O que realmente vale comprar na Black Friday

Paulo Whitaker/Reuters
Marcella Franco

Um amigo me conta pelo WhatsApp agora à tarde que aproveitou a semana para comprar pneus. Ele trabalha em um grande magazine, e, como acontece sempre com quem tem acesso a informações confidenciais, soube me dizer se, ao menos lá na sua loja, os descontos da Black Friday desse ano eram pra valer ou pura enganação.

Ele me garantiu, deste modo, que, sim, talvez seja esse o momento em que finalmente eu possa adquirir meu tão sonhado micro-ondas. “Deixa que já vou vendo os preços aqui para você, querida, me diga apenas de quantos litros você deseja”, e óbvio que eu nem sabia que micro-ondas se mede em litros, e avisei que tudo que preciso esquentar são minhas marmitas e minha caneca de café. Acho que em um litro cabe.

A essa altura ele está, como sempre, colocando em prática sua dedicação extrema quando o assunto é me ajudar, e eu, enquanto aguardo o levantamento comparativo de valores dos aparelhos, me pus em devaneios a listar o que também seria de grande uso caso entrasse, uma vez ao ano, em liquidação.

Porque, veja, é fato que requentar pratos de comida e estourar uma pipoca de vez em quando é de uma praticidade sem tamanho, mas tenho vivido bem nos últimos meses pós-divórcio e separação total de bens, sem algo que me proporcione calor imediato por meio da rotação das moléculas de água.

Cozinhar ovo firme e rápido é ótimo, mas você já experimentou, por exemplo, a sensação deliciosa que deve ser quitar o advogado de uma só vez? Matar aquelas duas ações parceladas em 30 anos com um boleto ligeiro, na Black Friday da vara da família?

Queria também promoções odontológicas, que me permitissem colocar os dois implantes de dentes que me faltam, caídos feito fruta madura depois de tumores brabos que me tomaram o corpo no ano passado. Imagina que sonho o dentista anunciar no seu Instagram um banner oferecendo dois molares pelo preço de um incisivo? Óbvio que eu pagava.

Também pagava, claro, por uma sessão da faxineira mais bacana do pedaço, um diazinho inteiro só para mim, pra deixar minha casa um brinco como há anos não acontece.
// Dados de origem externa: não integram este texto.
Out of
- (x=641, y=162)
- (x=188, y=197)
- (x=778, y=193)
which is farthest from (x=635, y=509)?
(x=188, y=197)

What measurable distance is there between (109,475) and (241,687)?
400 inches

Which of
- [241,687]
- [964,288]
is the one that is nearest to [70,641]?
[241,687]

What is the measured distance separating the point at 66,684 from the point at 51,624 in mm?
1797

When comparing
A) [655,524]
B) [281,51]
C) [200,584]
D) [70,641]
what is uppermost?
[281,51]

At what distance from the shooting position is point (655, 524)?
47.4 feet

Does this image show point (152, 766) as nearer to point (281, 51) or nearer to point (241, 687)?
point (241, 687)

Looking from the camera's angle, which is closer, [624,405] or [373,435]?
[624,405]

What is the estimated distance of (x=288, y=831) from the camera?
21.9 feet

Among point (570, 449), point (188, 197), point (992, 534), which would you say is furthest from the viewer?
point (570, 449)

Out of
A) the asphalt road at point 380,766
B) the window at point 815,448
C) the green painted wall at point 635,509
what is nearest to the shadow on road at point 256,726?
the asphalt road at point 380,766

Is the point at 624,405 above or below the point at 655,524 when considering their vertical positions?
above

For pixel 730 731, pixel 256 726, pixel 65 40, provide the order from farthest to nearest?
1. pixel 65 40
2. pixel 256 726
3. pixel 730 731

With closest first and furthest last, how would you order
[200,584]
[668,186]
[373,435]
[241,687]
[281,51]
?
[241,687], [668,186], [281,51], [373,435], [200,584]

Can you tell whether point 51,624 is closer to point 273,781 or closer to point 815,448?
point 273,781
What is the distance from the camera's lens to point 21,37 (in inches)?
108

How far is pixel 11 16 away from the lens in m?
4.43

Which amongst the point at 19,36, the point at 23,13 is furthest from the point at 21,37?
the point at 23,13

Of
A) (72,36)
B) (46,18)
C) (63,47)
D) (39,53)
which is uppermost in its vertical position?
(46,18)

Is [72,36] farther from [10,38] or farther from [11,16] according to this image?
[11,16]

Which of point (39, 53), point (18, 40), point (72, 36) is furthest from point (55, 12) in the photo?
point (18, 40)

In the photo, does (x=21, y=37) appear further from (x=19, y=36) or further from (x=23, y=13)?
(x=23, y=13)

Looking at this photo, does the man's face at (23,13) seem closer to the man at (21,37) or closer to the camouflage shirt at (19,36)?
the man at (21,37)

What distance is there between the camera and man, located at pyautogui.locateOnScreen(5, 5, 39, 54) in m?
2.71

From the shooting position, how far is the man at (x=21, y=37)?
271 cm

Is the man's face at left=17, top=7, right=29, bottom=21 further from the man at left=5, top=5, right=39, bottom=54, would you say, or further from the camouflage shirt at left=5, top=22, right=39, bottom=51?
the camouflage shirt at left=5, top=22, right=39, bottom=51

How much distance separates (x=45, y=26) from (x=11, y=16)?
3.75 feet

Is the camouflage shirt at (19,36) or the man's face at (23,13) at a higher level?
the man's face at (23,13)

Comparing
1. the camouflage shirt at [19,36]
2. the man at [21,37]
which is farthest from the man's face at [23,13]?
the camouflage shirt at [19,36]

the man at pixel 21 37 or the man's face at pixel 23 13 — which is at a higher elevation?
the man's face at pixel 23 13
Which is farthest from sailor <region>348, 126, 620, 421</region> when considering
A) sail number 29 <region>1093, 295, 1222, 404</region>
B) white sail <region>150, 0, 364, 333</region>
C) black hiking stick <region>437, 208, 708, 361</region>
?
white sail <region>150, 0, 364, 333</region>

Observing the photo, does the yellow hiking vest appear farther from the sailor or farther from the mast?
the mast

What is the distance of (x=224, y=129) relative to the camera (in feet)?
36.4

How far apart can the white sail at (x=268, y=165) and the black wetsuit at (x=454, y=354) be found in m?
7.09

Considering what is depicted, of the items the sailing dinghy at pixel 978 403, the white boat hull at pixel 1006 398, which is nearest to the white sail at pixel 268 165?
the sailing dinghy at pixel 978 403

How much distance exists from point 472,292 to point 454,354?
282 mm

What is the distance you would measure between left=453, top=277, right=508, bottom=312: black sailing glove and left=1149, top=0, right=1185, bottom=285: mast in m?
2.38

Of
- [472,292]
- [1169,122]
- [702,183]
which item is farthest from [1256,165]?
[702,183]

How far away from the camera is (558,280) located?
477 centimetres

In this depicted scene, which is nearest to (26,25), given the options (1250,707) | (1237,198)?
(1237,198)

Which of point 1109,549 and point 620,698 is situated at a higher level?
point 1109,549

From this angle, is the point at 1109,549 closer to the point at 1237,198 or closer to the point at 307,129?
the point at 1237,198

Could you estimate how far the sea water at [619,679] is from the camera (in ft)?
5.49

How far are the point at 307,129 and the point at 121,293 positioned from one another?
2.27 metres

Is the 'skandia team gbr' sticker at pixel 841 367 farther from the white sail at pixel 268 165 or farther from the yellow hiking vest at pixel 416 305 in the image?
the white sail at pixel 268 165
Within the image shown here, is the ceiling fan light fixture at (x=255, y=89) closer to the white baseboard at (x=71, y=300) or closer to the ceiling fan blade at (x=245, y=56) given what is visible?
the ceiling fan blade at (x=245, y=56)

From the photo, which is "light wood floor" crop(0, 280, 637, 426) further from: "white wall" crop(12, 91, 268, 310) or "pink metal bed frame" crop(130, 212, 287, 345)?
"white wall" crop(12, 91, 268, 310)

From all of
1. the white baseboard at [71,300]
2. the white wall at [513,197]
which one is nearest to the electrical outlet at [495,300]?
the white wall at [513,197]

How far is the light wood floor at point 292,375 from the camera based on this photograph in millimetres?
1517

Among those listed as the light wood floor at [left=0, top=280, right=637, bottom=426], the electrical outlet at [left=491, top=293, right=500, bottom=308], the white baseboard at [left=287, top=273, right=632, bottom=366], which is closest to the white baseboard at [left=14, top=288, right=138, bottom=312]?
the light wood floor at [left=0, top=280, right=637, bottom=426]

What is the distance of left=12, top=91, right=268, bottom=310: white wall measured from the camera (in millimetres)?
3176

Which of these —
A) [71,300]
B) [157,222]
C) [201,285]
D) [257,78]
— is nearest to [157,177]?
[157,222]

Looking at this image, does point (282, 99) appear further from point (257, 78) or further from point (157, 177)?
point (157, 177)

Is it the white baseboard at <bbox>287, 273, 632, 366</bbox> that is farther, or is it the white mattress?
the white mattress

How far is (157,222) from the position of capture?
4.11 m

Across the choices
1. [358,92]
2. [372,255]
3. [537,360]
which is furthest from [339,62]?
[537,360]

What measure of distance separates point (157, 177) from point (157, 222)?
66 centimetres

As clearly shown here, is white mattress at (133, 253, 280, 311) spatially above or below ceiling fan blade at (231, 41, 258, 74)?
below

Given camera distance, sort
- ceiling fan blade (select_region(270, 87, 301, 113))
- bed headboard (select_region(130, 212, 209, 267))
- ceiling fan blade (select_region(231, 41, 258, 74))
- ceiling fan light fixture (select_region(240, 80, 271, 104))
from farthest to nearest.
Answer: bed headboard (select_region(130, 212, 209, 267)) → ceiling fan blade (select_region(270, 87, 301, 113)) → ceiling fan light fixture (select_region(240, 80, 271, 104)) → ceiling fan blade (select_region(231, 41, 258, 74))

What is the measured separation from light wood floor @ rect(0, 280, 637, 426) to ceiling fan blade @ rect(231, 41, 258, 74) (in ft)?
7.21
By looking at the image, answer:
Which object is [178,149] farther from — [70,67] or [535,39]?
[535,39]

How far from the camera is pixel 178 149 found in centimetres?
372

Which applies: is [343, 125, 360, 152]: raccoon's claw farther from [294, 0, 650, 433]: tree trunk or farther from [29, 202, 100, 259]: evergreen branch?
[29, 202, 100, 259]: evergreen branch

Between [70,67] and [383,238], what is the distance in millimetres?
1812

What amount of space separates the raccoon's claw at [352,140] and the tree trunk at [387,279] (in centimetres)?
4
Tem quem ame as composições do Chopin, enquanto eu gozo só de pensar em ouvir aquele aspirador de pó ligado, aquela escova esfregando a privada e os sacos de lixo descendo a escada tranquilos, tudo por mãos que não sejam as minhas uma vez na vida.

Se a faxineira da Black Friday não topasse lavar, nesse dia especial, toda a minha louça, porque é realmente muita e eu tenho consciência disso, eu bem podia também consultar meu amigo do magazine sobre quanto custa uma máquina daquelas de gente rica que faz todo o serviço sozinha, joga água, joga sabão, gira tudo, esquenta mil graus e pronto, devolve tudo limpo 40 minutos depois. Será que ela também guarda de volta no armário?

Podia ter a Black Friday dos antibióticos na farmácia, amoxicilina pra garotada a preço de paracetamol, levofloxacino para as mães com problema renal. Se bem que, nesse caso, era preciso que houvesse, antes, a Black Friday das receitas médicas, né, os médicos de convênio de repente abrindo agenda em uma promoção de horários com a mesma disponibilidade com que fazem na hora de marcar consulta particular.

Repare como o mercado não sabe mesmo ler nossos desejos. Nos ofertam celular novo, quando o que a gente precisa mesmo é de desconto na depilação da axila, na análise para superar o vazio exitencial. Faltam marqueteiros, analistas de oportunidades, não sei qual o nome dessa bagaça, mas é latente a falta de visão desse povo diante da nossa demanda. Porque a gente pode até sonhar com eletrônicos de última geração, mas precisar mesmo a gente precisa de muito pouco – cabe tudo em um micro-ondas de meio litro.